Lesson 22 TBD: Thinking Skills and AI

User Beware – ‘ChatGPT Hallucinated Wildly

At the end of the day all AI is trained and prompted by human brains that may be biased, moody, greedy, lazy or even hallucinating so it’s no surprise that AI and ChatGPT can, and do, mimic these traits. For example …

A lawyer asked ChatGPT for examples of cases that supported an argument they were trying to make. ChatGPT, as it often does, hallucinated wildly—it invented several supporting cases out of thin air. When the lawyer was asked to provide copies of the cases in question, they turned to ChatGPT for help again—and it invented full details of those cases, which they duly screenshotted and copied into their legal filings. At some point, they asked ChatGPT to confirm that the cases were real... and ChatGPT said that they were. They included screenshots of this in another filing. The judge is furious. Many of the parties involved are about to have a very bad time.

FOOTNOTE: The judge subsequently fined the lawyer $5000.

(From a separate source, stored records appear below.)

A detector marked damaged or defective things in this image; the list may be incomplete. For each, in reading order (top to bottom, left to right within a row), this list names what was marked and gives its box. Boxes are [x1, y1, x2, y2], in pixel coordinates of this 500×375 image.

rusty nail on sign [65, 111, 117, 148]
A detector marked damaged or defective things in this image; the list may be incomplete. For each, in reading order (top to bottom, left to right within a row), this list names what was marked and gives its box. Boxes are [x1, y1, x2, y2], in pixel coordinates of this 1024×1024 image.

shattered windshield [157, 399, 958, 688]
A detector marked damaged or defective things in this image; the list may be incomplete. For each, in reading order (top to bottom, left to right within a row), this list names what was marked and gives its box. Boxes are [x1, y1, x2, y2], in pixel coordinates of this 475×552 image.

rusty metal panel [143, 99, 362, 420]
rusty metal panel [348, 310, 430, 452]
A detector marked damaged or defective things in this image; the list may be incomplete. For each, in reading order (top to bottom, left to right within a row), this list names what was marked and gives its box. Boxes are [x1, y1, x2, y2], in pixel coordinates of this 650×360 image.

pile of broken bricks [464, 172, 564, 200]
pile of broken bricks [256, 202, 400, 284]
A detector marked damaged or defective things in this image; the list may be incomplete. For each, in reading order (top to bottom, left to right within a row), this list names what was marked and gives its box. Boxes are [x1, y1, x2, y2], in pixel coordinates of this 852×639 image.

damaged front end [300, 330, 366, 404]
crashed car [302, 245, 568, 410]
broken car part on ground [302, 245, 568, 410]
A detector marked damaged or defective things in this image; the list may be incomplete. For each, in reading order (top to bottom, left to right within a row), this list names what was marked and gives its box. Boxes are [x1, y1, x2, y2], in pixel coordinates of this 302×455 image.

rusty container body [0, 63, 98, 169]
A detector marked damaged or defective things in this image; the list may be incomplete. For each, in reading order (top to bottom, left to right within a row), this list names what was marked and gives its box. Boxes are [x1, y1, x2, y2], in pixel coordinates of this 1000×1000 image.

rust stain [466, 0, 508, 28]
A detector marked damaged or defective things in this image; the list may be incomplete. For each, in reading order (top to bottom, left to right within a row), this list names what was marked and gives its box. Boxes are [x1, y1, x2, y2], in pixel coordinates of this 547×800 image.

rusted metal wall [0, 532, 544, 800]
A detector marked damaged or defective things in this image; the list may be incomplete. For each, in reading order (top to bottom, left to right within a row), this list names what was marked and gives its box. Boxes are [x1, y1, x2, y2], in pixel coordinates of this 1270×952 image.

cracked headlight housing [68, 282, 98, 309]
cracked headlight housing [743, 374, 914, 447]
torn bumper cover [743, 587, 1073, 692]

Lesson 22 DFQ: What is your biggest real fear when you think about AI and ChatGPT?

Next Lesson: The Solution

31 thoughts on “Lesson 22 TBD: Thinking Skills and AI

  1. Cannot even begin to list these… Frankly, in one sentence, it would be that I (and humans, for that matter as it were), be deprived of our ability to think clearly and independently and inevitably, be reliant on AI. I suspect if that happens in a work setting it would also be extremely dangerous, especially in professions like lawyers, accountants, auditors, etc. where critical thinking is crucial. I am also concerned about delegating crucial aspects of our functioning, and losing control (or more accurately, OUR ABILITY to control) outcomes.

  2. Wowee!
    Where to start? I fear the overuse will take over personalised jobs; ie writing teacher reports for fee paying families.

  3. That it accelerates confidence without deepening understanding. People who can ask AI questions feel smarter without necessarily thinking better. The intelligence trap gets wider, not smaller.

  4. My greatest fear is that the working classes will be put out of work and that large amoral corporations will profit still further.

  5. My greatest fear is that a conserted effort will be made by an organized and monied group of racists will attempt to polute ChatGPT with racist and unture stories regarding black and brown people and that non thinking people will tend to believe the lies as if they are facts.

  6. My biggest concern about ChatGpt is that some monied and dedication racists will attempt to feed ChatGPT extreemly racist and untrue information about black and brown people and that non-thinking people will believe the false stories as “proof” that the lies are true.

  7. LIke any tool that one uses, CHATGPT results need to be verified with multiple sources. The rule is: Trust, but verify.

  8. My biggest fear is that LLM’s like CHATGPT will just hallucinate and make up answers to badly constructed questions

  9. My biggest concern is people making decisions based on information provided by ChatGPT. My own experiments with it have shown some pretty glaring errors. As we said in lesson 2, it really relies on the expertise of the person assessing the output.